Le bailleur, qui a informé par lettre du 28 juillet 2015 le preneur de son intention de reprendre les locaux à l’expiration du bail, a constaté que la société Acc refusait de libérer les locaux au 31 janvier 2016.
Après une assignation délivrée par le bailleur le 22 octobre 2015 devant le juge des référés du tribunal de grande instance de Bergerac pour demander l’expulsion de la société Acc, cette dernière a assigné M. X au fond par acte du 9 novembre 2015 pour demander le bénéfice du statut des baux commerciaux, et fait valoir une contestation sérieuse pour cette raison devant le juge des référés.
Par jugement du 10 janvier 2017, le tribunal de grande instance de Bergerac, statuant au fond, a :
– Débouté la société Acc de l’intégralité de ses demandes,
– Ordonné l’expulsion de la société ACC et tous occupants du local commercial situé 3 place de la Liberté à Sarlat,
– Condamné la société à restituer les clefs du local, et à payer une indemnité d’occupation de 3.500 euros par mois pour toute occupation excédant le 31 janvier 2016 jusqu’au départ définitif, 1.000 euros à titre d’indemnité pour procédure abusive, et 2.000 euros sur le fondement de l’article 700 du code de procédure civile, ainsi que les dépens,
– Débouté les parties de leurs demandes plus amples ou contraires.
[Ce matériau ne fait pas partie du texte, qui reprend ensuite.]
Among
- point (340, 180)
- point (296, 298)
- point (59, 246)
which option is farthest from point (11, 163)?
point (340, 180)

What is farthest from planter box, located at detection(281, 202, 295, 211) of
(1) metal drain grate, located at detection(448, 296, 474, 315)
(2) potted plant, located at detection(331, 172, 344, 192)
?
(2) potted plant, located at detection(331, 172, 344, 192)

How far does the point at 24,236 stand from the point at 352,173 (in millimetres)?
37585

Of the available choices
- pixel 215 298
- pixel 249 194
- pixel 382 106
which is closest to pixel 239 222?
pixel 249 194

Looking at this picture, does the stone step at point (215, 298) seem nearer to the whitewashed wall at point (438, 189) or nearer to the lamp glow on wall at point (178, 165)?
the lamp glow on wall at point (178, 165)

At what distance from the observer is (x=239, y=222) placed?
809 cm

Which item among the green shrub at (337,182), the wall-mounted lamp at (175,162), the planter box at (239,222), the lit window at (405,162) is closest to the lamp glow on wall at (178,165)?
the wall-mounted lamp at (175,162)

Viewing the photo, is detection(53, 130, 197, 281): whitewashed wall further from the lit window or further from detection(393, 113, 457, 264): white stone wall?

Par déclaration du 6 février 2017, la société Acc a interjeté appel de cette décision.
(…)
Prétentions des parties
Par conclusions déposées en dernier lieu le 25 juillet 2019, auxquelles il convient de se reporter pour le détail des moyens et arguments, la société Acc demande à la cour de :
– Réformer le jugement du tribunal de grande instance de Bergerac en date du 10 janvier 2017,
– Contaster que la société Acc est demeurée en possession à l’issue du bail dérogatoire que lui avait consenti Monsieur X le 17 novembre 2011,
– Constater, en tant que de besoin, que les deux baux régularisés entre Monsieur X et la société Acc sont d’une durée bien supérieure à la durée maximale autorisée par l’article L .145-5 du Code de commerce.
En conséquence :
– Dire et juger que le contrat de bail liant la société Acc et Monsieur X doit être soumis aux dispositions des articles L. 145-1 et suivant du code de commerce relatifs aux baux commerciaux,
– Rejeter la demande de Monsieur X à l’encontre de la Société Acc sur le fondement de l’article 32-1 du Code de procédure civile,
– Condamner Monsieur X au paiement de la somme de 3.500 € au titre de l’article 700 du Code de procédure civile,
– Condamner Monsieur X aux entiers dépens.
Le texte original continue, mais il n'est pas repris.